▶ _Text segment_:
_ _ _ _

Invertebrate Zoology – FAQ
•Only collection in the world devoted solely to marine invertebrates of the Pacific Islands. Focus of the collection is primarily the Hawaiian Islands.
•Material in the collection represents over 100 years of scientific activity in the Hawaiian Islands and Pacific region, including specimens from a number of the earliest scientific expeditions in Hawai’i and the Pacific region: the Albatross (1888-1910), Tanager and Whippoorwill (1923-1924) and the Itasca (1935).
•Collection data provides a chronological history of species in Hawai’i, and therefore can be used to document the arrival of alien species to Hawai’i.
•Unique and important collections such as Hawaiian deepwater invertebrates from unusual habitats including emerging volcanoes and submerged ancient coral reefs, shallow-water reef invertebrates from the remote Northwestern Hawaiian Islands, and comprehensive collections of invertebrates, all of which are the basis for Bishop Museum’s scientific publication series “Reef and Shore Fauna of Hawaii”.

_ _ _ _

▶ _Exercises to complete_:
**A)** According to the invertebrate zoology FAQ, in what year did the Itasca expedition take place?
**B)** Continue the invertebrate zoology FAQ with the next part, starting after its last bullet point.

_ _ _ _

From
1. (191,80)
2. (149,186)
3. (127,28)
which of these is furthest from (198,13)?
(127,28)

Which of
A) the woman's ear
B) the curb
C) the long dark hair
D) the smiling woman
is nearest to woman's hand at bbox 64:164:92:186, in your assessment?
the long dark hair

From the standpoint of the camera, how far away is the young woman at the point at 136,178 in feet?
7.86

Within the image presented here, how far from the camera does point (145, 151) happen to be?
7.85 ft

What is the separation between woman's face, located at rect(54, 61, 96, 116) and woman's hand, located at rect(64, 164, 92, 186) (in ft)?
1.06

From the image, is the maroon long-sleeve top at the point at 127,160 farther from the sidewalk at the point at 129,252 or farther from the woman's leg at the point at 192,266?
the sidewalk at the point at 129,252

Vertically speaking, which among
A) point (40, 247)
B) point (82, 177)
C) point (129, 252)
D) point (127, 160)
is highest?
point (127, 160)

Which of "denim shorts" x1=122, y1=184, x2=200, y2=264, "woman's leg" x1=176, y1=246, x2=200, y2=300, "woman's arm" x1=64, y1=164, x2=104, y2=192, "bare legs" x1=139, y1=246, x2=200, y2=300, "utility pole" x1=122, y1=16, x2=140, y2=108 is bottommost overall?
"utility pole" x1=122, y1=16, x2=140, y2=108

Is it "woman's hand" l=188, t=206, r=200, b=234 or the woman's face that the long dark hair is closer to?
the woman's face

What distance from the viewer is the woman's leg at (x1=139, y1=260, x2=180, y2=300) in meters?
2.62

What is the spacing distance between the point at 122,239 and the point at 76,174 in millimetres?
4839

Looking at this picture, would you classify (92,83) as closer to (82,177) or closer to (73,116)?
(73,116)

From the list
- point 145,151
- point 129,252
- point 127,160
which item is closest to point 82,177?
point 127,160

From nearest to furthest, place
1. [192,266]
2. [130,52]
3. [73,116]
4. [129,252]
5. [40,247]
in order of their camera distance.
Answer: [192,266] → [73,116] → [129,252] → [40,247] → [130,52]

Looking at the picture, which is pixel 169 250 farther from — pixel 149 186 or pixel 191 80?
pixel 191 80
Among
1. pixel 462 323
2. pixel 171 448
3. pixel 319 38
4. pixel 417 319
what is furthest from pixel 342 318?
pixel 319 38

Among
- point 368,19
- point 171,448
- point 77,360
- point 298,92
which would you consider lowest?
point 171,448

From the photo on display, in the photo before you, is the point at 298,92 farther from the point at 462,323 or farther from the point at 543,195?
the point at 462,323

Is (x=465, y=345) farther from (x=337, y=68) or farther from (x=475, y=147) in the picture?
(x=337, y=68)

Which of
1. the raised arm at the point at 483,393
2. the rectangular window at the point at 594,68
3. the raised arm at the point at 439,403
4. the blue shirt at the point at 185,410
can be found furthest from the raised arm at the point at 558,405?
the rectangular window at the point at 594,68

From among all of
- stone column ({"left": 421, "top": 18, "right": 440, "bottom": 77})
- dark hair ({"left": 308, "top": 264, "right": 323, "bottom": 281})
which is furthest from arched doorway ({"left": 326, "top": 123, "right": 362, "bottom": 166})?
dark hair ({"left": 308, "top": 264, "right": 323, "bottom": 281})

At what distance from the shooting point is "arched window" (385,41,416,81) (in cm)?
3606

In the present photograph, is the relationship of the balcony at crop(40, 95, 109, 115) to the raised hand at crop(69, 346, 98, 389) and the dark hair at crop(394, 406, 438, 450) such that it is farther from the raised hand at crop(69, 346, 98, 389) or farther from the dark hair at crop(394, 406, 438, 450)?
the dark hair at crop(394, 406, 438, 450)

_ _ _ _

▶ _Answers to this exercise_:
**A)** 1935

**B)**
•Contains material collected and described by some of the most influential researchers of Hawaiian and Pacific biota, such as de Laubenfels (sponges), Vaughan (corals), Hartman and Brock (polychaetes), Devaney (echinoderms), and Edmondson (crustaceans), and from research organizations such as Hawaii Underwater Research Laboratory, National Marine Fisheries Service, U.S. Fish and Wildlife Service, Navy Ocean Science Center, University of Hawaii, and Enewetak Biological Laboratory.